┌─ SUPPLIED DATA
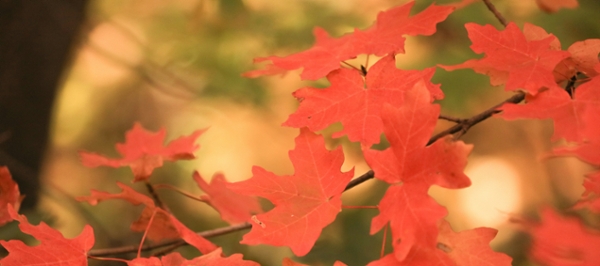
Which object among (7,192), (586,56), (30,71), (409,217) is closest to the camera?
(409,217)

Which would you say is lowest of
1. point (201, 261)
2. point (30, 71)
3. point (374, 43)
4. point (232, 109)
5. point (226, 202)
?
point (232, 109)

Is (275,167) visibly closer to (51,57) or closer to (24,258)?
└─
### [TASK DIRECTIONS]
Convert the data above into a JSON list of strings, with one string for each line and blank lines omitted. Leave the pictures out of the result.

### [TASK RESULT]
[
  "Which object among (7,192), (586,56), (30,71), (409,217) is closest to the camera?",
  "(409,217)",
  "Which would you say is lowest of",
  "1. point (201, 261)",
  "2. point (30, 71)",
  "3. point (374, 43)",
  "4. point (232, 109)",
  "5. point (226, 202)",
  "?",
  "point (232, 109)",
  "Is (275,167) visibly closer to (51,57) or closer to (24,258)?"
]